- Consigne 1
Selon le texte sur le Musée de Grenoble, en quel mois et en quelle année le musée a-t-il été inauguré dans ses nouveaux locaux ?
- Consigne 2
Poursuivez le texte sur le Musée de Grenoble à partir de sa dernière phrase.

- Texte de lecture
==============================

Soirée exceptionnelle hier soir au Musée de Grenoble, dont nous fêtions les 20 ans de l’installation dans ses nouveaux locaux de l’Esplanade François Mitterrand, en présence de nombreuses personnalités dont plusieurs Consuls, parlementaires, élus municipaux, départementaux ou régionaux, sans oublier les acteurs culturels ou encore économiques comme Alain Mérieux, Président du Club des Mécènes du Musée.
20 ans ! C’était hier. Et pourtant, que de travail accompli depuis cette inauguration de janvier 1994 ! Un seul chiffre : au cours de ces 20 dernières années, le Musée a enregistré pas moins de 3, 5 millions de visiteurs !
On ne me contredira pas : 20 ans, c’est peut-être le plus bel âge de la vie. On est adulte tout en étant encore très jeune. On a la vie devant soi et des projets plein la tête. Adulte, notre musée l’est assurément. Il est même devenu une institution à part entière, qui nous est enviée et qui permet à Grenoble de rayonner sur le plan culturel bien au-delà de ses frontières, tout en assurant bien sûr ses missions premières au service des Grenoblois.
Mais la reconnaissance dont bénéficie notre Musée ne date pas d’hier, loin s’en faut. Le Musée a marqué les esprits dans la France entière, et ce dès son ouverture : Édouard BALLADUR, qui était venu l’inaugurer en tant que Premier ministre, m’en parlait encore bien des années plus tard lorsque nous siégions ensemble sur les bancs de la Commission des Affaires étrangères de l’Assemblée nationale, dont il assumait alors la présidence.

==============================

- Entrées de données
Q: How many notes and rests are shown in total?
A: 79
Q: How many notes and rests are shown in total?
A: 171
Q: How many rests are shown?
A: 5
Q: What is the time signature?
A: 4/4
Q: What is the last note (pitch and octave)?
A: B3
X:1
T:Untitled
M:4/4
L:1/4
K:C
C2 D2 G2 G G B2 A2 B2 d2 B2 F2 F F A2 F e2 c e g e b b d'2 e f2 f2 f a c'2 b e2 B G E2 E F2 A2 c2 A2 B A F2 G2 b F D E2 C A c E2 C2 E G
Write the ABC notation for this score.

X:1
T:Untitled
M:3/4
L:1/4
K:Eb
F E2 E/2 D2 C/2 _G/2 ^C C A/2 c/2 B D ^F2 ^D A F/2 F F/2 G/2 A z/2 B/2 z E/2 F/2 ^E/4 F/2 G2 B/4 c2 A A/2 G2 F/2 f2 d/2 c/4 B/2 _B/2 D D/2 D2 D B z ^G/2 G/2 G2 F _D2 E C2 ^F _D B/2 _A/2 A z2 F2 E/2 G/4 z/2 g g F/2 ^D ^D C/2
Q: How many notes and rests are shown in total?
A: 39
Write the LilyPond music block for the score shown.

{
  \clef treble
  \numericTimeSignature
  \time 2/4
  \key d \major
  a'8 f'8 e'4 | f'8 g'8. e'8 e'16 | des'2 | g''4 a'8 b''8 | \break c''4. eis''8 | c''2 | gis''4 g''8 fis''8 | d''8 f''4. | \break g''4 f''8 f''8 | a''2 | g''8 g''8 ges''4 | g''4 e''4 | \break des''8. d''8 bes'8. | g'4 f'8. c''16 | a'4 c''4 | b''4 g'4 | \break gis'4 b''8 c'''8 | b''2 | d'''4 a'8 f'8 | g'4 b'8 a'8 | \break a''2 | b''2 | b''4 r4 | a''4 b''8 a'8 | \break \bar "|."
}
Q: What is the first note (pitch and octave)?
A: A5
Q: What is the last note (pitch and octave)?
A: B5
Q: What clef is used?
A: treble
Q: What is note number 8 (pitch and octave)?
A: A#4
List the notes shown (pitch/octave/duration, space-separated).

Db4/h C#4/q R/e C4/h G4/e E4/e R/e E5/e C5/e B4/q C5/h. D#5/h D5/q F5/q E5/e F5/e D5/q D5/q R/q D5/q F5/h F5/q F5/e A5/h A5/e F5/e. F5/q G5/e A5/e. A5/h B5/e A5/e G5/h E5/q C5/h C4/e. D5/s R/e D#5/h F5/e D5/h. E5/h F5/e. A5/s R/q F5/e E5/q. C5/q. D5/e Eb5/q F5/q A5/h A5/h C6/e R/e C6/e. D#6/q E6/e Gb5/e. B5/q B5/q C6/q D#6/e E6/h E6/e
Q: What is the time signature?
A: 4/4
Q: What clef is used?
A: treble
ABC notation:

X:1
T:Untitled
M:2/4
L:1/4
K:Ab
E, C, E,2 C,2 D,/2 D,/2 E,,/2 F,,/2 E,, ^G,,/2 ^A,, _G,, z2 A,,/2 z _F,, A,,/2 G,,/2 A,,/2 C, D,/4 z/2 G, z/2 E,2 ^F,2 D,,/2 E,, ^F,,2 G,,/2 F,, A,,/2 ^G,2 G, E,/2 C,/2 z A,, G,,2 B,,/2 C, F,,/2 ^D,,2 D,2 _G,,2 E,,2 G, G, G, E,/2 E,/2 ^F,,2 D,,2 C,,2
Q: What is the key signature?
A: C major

==============================

- Résultat attendu 1
En janvier 1994.

- Résultat attendu 2
Depuis, cet établissement a pleinement profité du cadre exceptionnel qui est le sien : Olivier FELIX-Faure, l’agence d’Antoine FELIX-FAURE et Philippe MACARY ont été des visionnaires en concevant ce bâtiment de plain-pied, permettant à la lumière d’éclairer les œuvres. Créant aussi et surtout un espace magnifique qui permet de répondre aux attentes de tous les amateurs d’art. Mais au-delà de ce bâtiment unique, le Musée de Grenoble est devenu une grande institution culturelle, une référence, un musée qu’on nous envie de toute part. C’est un musée qui suscite l’émerveillement d’un public toujours plus nombreux, enthousiaste et fidèle.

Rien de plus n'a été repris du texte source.